> **AIM**:
Could you copy exactly the lines from the one containing "From tan work" through the last line of the records below, leaving out any pictures?

> **SUPPLIED ENTRIES**:
* * * *

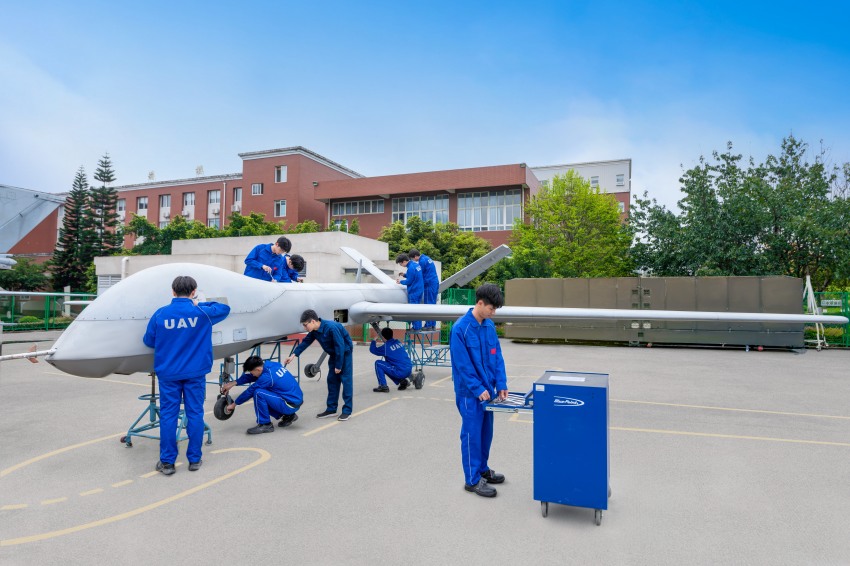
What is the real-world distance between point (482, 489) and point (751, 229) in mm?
22998

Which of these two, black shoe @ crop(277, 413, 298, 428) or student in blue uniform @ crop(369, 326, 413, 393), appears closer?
black shoe @ crop(277, 413, 298, 428)

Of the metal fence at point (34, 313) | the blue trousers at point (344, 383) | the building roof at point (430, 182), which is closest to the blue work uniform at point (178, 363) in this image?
the blue trousers at point (344, 383)

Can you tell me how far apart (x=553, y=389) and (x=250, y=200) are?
4720 cm

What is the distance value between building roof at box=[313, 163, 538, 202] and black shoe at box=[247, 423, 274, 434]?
34336 millimetres

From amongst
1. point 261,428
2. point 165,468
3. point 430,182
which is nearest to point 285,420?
point 261,428

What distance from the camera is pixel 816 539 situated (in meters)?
3.90

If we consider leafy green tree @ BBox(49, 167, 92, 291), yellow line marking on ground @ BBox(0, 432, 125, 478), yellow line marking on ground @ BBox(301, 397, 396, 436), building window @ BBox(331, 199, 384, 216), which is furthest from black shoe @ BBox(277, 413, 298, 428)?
leafy green tree @ BBox(49, 167, 92, 291)

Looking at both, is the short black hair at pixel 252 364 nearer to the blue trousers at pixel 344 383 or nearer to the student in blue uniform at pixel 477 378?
the blue trousers at pixel 344 383

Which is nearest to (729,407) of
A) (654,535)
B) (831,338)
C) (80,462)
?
(654,535)

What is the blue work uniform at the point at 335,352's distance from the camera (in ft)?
24.4

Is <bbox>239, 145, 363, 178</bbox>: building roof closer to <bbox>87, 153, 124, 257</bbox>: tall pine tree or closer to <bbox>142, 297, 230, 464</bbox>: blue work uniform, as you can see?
<bbox>87, 153, 124, 257</bbox>: tall pine tree

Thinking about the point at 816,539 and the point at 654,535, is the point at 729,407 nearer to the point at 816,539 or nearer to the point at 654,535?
the point at 816,539

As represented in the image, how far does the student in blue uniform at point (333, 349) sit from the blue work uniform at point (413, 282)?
12.0 ft

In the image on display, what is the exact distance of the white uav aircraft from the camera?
561 centimetres
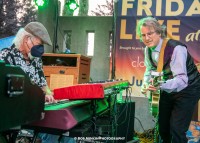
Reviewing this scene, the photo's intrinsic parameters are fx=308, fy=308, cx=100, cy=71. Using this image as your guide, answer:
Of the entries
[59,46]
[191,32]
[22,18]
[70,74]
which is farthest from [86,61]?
[22,18]

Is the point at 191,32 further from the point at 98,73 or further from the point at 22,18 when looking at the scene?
the point at 22,18

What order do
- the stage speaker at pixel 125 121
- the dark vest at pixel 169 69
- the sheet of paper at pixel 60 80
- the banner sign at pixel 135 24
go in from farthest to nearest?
1. the banner sign at pixel 135 24
2. the sheet of paper at pixel 60 80
3. the stage speaker at pixel 125 121
4. the dark vest at pixel 169 69

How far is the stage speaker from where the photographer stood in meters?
3.63

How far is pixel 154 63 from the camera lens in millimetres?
3174

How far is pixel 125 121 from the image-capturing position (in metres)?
3.89

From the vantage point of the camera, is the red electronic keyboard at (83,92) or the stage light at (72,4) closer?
the red electronic keyboard at (83,92)

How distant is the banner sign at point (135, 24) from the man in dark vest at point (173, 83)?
232 cm

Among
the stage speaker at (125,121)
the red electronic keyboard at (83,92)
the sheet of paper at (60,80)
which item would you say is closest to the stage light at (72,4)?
the sheet of paper at (60,80)

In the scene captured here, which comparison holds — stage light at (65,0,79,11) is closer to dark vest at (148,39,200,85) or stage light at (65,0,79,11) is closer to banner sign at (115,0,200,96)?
banner sign at (115,0,200,96)

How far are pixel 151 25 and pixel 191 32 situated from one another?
2.57 m

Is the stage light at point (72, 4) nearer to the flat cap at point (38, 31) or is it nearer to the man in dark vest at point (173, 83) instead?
the man in dark vest at point (173, 83)

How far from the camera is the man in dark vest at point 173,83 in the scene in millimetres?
2734

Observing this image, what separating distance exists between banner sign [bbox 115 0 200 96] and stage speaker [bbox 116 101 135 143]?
1301 millimetres

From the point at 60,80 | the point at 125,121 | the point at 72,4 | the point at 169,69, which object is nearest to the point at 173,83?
the point at 169,69
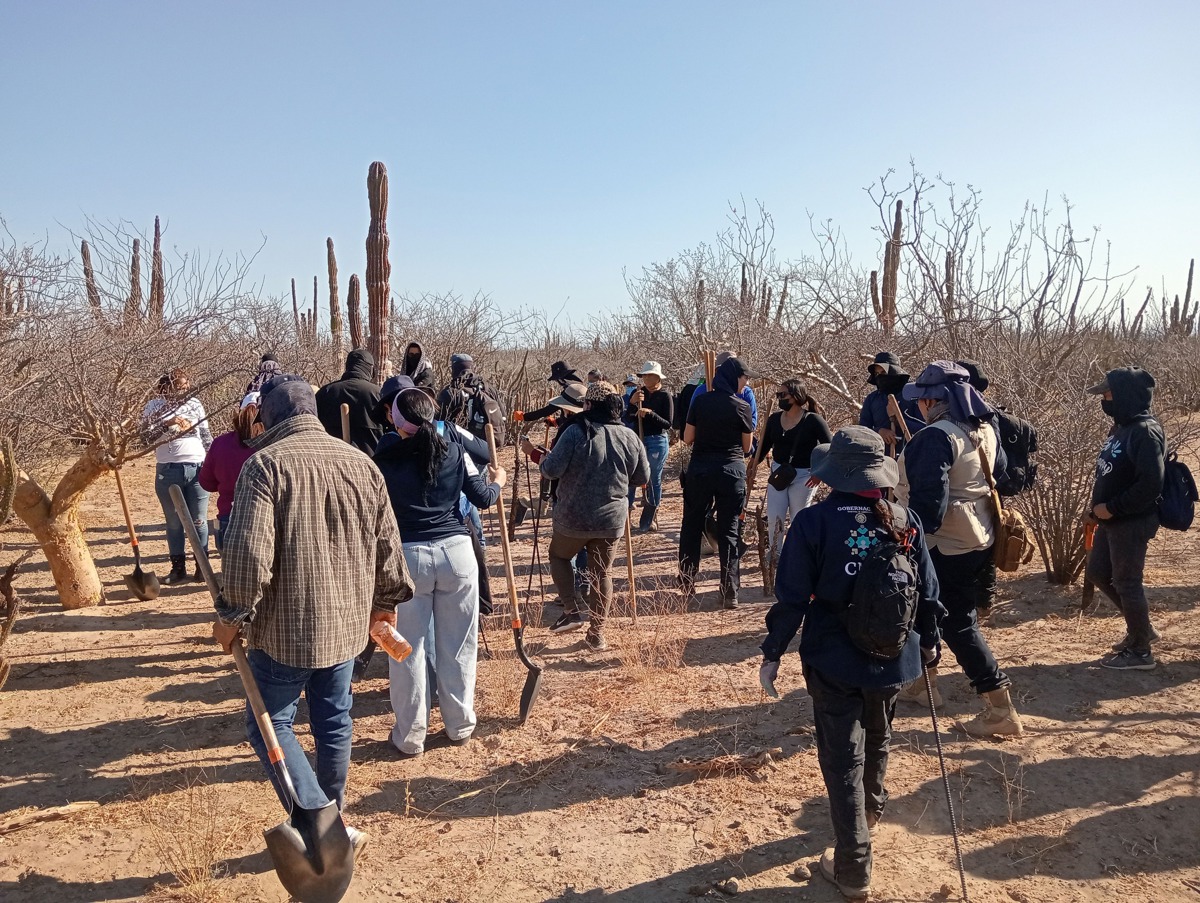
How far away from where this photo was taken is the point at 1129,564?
4902mm

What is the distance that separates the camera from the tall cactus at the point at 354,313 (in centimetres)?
1573

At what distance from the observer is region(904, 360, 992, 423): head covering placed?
13.4 feet

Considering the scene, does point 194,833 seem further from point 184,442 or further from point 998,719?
point 184,442

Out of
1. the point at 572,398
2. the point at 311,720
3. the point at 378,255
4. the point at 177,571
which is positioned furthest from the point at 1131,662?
the point at 378,255

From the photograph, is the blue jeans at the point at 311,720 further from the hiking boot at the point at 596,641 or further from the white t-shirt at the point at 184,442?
the white t-shirt at the point at 184,442

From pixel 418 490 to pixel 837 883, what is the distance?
7.95 ft

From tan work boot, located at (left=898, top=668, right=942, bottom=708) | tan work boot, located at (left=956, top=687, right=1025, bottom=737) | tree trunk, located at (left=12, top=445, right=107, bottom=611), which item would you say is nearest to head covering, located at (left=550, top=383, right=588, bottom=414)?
tan work boot, located at (left=898, top=668, right=942, bottom=708)

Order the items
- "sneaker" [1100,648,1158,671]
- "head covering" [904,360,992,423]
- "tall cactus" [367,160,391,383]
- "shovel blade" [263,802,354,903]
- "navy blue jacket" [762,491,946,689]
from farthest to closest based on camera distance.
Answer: "tall cactus" [367,160,391,383] → "sneaker" [1100,648,1158,671] → "head covering" [904,360,992,423] → "navy blue jacket" [762,491,946,689] → "shovel blade" [263,802,354,903]

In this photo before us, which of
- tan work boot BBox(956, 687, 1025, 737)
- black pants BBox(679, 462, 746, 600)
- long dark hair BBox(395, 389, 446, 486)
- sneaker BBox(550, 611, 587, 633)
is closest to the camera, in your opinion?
long dark hair BBox(395, 389, 446, 486)

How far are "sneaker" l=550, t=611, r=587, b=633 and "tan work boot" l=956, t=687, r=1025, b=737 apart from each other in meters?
2.82

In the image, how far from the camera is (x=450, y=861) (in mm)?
3342

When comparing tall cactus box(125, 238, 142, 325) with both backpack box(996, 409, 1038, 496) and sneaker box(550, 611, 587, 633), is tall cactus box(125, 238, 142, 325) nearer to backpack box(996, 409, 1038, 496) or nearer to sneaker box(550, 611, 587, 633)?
sneaker box(550, 611, 587, 633)

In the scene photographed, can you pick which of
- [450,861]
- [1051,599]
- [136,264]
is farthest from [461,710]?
[136,264]

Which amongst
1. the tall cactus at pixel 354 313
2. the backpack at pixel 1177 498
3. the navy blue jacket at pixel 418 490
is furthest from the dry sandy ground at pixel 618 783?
the tall cactus at pixel 354 313
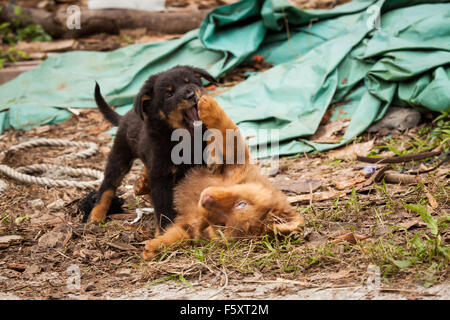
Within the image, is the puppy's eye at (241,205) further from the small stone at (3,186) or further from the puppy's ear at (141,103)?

* * * *

> **THE RESPONSE**:
From tan work boot, located at (left=898, top=668, right=942, bottom=708) | tan work boot, located at (left=956, top=687, right=1025, bottom=737) | tree trunk, located at (left=12, top=445, right=107, bottom=611), which item would you say is nearest to head covering, located at (left=550, top=383, right=588, bottom=414)?
tan work boot, located at (left=898, top=668, right=942, bottom=708)

Order the items
- "sneaker" [1100,648,1158,671]
- "head covering" [904,360,992,423]
- "tall cactus" [367,160,391,383]
- "shovel blade" [263,802,354,903]
- "navy blue jacket" [762,491,946,689]
from farthest to closest based on camera distance.
Answer: "tall cactus" [367,160,391,383] → "sneaker" [1100,648,1158,671] → "head covering" [904,360,992,423] → "navy blue jacket" [762,491,946,689] → "shovel blade" [263,802,354,903]

In this photo before us, which of
- tan work boot BBox(956, 687, 1025, 737)
- black pants BBox(679, 462, 746, 600)
- long dark hair BBox(395, 389, 446, 486)
- sneaker BBox(550, 611, 587, 633)
is closest to the camera, in your opinion?
long dark hair BBox(395, 389, 446, 486)

How far are "sneaker" l=550, t=611, r=587, b=633 and "tan work boot" l=956, t=687, r=1025, b=737 apart from each other in meters?
2.82

In the image, how far from the camera is (x=450, y=861) (in mm)?
3342

When comparing tall cactus box(125, 238, 142, 325) with both backpack box(996, 409, 1038, 496) and sneaker box(550, 611, 587, 633), is tall cactus box(125, 238, 142, 325) nearer to backpack box(996, 409, 1038, 496) or nearer to sneaker box(550, 611, 587, 633)?
sneaker box(550, 611, 587, 633)

In the scene photographed, can you pick which of
- [450,861]
- [1051,599]
- [136,264]
is farthest from [461,710]?
[136,264]

Which amongst
1. the tall cactus at pixel 354 313
2. the backpack at pixel 1177 498
3. the navy blue jacket at pixel 418 490
is furthest from the dry sandy ground at pixel 618 783?
the tall cactus at pixel 354 313
Within the image, is the puppy's eye at (241,205) further from the small stone at (3,186) or further from the puppy's ear at (141,103)?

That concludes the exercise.